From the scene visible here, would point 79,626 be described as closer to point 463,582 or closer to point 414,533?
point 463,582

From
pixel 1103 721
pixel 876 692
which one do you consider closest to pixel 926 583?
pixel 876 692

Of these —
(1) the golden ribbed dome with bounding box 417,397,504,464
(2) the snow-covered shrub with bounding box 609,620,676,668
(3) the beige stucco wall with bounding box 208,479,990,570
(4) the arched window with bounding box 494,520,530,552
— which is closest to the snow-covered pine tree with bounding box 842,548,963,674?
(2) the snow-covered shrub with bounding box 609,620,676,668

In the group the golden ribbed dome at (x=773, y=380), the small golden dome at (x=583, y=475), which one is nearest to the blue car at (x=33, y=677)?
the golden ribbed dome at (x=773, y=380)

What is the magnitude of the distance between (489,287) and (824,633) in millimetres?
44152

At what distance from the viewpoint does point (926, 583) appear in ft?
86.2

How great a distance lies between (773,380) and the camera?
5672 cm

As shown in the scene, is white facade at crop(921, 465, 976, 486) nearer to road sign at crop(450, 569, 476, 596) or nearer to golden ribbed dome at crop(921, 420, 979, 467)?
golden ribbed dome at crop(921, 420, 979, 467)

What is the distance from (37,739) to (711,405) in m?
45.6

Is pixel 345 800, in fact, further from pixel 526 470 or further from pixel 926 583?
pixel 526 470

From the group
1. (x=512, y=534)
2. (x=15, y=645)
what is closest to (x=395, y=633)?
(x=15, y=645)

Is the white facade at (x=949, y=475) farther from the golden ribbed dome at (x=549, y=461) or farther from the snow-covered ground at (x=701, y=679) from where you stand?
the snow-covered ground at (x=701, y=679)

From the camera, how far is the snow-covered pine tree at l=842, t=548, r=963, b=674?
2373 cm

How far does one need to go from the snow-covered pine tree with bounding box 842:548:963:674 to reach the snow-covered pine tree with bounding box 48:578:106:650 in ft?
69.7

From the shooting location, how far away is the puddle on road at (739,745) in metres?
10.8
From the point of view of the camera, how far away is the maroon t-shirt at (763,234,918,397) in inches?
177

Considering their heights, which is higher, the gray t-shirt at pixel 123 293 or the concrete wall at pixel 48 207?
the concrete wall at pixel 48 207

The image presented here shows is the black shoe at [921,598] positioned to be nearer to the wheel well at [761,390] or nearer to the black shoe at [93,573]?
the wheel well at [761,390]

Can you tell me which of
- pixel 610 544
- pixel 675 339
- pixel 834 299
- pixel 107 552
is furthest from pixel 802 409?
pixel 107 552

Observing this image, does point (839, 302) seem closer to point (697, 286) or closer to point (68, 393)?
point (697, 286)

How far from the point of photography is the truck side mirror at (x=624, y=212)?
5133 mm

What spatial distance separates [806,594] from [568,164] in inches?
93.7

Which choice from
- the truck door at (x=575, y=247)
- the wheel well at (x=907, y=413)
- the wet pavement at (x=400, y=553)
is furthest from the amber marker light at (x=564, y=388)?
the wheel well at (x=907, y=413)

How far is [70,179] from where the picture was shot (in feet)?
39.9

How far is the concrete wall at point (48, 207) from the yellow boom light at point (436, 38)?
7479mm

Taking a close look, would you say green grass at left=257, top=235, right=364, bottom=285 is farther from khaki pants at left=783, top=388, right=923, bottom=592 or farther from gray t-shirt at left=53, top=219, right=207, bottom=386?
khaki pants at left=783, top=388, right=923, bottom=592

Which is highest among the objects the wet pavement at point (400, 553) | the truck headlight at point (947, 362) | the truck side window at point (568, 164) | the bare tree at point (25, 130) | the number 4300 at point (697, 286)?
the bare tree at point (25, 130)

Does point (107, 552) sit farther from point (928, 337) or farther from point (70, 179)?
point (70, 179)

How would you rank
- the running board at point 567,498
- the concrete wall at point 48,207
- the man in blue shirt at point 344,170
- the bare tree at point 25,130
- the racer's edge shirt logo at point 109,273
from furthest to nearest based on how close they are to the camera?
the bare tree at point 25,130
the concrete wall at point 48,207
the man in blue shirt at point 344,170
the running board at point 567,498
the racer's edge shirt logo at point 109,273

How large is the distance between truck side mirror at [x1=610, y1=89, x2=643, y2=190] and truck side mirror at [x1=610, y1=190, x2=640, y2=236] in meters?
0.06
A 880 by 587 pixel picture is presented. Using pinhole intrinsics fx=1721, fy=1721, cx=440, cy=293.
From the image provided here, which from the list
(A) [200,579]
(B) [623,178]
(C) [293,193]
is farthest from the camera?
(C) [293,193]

DO THIS
Reproduce each entry above exactly, keeping every word.

SOLVED EXERCISE
From the scene visible here, would point 79,626 be described as closer to point 463,582 or closer to point 414,533?
point 463,582

From
pixel 1103 721
pixel 876 692
which one do you consider closest to pixel 926 583?
pixel 876 692

Of these —
(1) the golden ribbed dome with bounding box 417,397,504,464
(2) the snow-covered shrub with bounding box 609,620,676,668
(3) the beige stucco wall with bounding box 208,479,990,570
(4) the arched window with bounding box 494,520,530,552
— which is closest to the snow-covered pine tree with bounding box 842,548,963,674?
(2) the snow-covered shrub with bounding box 609,620,676,668

In the group the golden ribbed dome at (x=773, y=380), the small golden dome at (x=583, y=475), which one is nearest to the blue car at (x=33, y=677)?
the golden ribbed dome at (x=773, y=380)

What is the magnitude of the distance between (489,287) and (824,633) in millimetres?
44152

At what distance from the viewpoint does point (926, 583) appear in ft?
86.2

How great a distance lies between (773,380) and the camera?
5672 cm

As shown in the scene, is white facade at crop(921, 465, 976, 486) nearer to road sign at crop(450, 569, 476, 596) or nearer to golden ribbed dome at crop(921, 420, 979, 467)?
golden ribbed dome at crop(921, 420, 979, 467)

What is the distance from (37,739) to (711,405) in m?
45.6

Is pixel 345 800, in fact, further from pixel 526 470 or further from pixel 926 583?
pixel 526 470

From the group
1. (x=512, y=534)
2. (x=15, y=645)
what is closest to (x=395, y=633)?
(x=15, y=645)

Is the white facade at (x=949, y=475) farther from the golden ribbed dome at (x=549, y=461) or farther from the snow-covered ground at (x=701, y=679) from where you stand?
the snow-covered ground at (x=701, y=679)

From the camera, how far is the snow-covered pine tree at l=842, t=548, r=963, b=674?
2373 cm

How far does one need to go from the snow-covered pine tree with bounding box 842:548:963:674 to reach the snow-covered pine tree with bounding box 48:578:106:650 in ft?
69.7

From the shooting location, how far away is the puddle on road at (739,745) in metres?
10.8
From the point of view of the camera, how far away is the maroon t-shirt at (763,234,918,397) in inches?
177

Considering their heights, which is higher, the gray t-shirt at pixel 123 293 or the concrete wall at pixel 48 207?
the concrete wall at pixel 48 207

The image presented here shows is the black shoe at [921,598] positioned to be nearer to the wheel well at [761,390] or nearer to the black shoe at [93,573]?
the wheel well at [761,390]

Can you tell me which of
- pixel 610 544
- pixel 675 339
- pixel 834 299
- pixel 107 552
is furthest from pixel 802 409?
pixel 107 552

Observing this image, does point (839, 302) seem closer to point (697, 286) or closer to point (68, 393)?
point (697, 286)

How far from the point of photography is the truck side mirror at (x=624, y=212)?
5133 mm

What spatial distance separates [806,594] from [568,164] in inches?
93.7

Which choice from
- the truck door at (x=575, y=247)
- the wheel well at (x=907, y=413)
- the wet pavement at (x=400, y=553)
is furthest from the amber marker light at (x=564, y=388)?
the wheel well at (x=907, y=413)

How far is [70,179] from where the picture was shot (in feet)?
39.9

How far is the concrete wall at point (48, 207) from the yellow boom light at point (436, 38)?
7479mm

Taking a close look, would you say green grass at left=257, top=235, right=364, bottom=285 is farther from khaki pants at left=783, top=388, right=923, bottom=592 or farther from gray t-shirt at left=53, top=219, right=207, bottom=386?
khaki pants at left=783, top=388, right=923, bottom=592

Which is highest among the objects the wet pavement at point (400, 553) | the truck headlight at point (947, 362) | the truck side window at point (568, 164) | the bare tree at point (25, 130) | the number 4300 at point (697, 286)?
the bare tree at point (25, 130)

Does point (107, 552) sit farther from point (928, 337) or farther from point (70, 179)?
point (70, 179)

How would you rank
- the running board at point 567,498
- the concrete wall at point 48,207
- the man in blue shirt at point 344,170
- the bare tree at point 25,130
- the racer's edge shirt logo at point 109,273
from furthest to nearest based on how close they are to the camera?
the bare tree at point 25,130
the concrete wall at point 48,207
the man in blue shirt at point 344,170
the running board at point 567,498
the racer's edge shirt logo at point 109,273

How large is the distance between truck side mirror at [x1=610, y1=89, x2=643, y2=190] and truck side mirror at [x1=610, y1=190, x2=640, y2=236] in meters?
0.06
A 880 by 587 pixel picture is presented. Using pinhole intrinsics fx=1721, fy=1721, cx=440, cy=293.
From the image provided here, which from the list
(A) [200,579]
(B) [623,178]
(C) [293,193]
is farthest from the camera?
(C) [293,193]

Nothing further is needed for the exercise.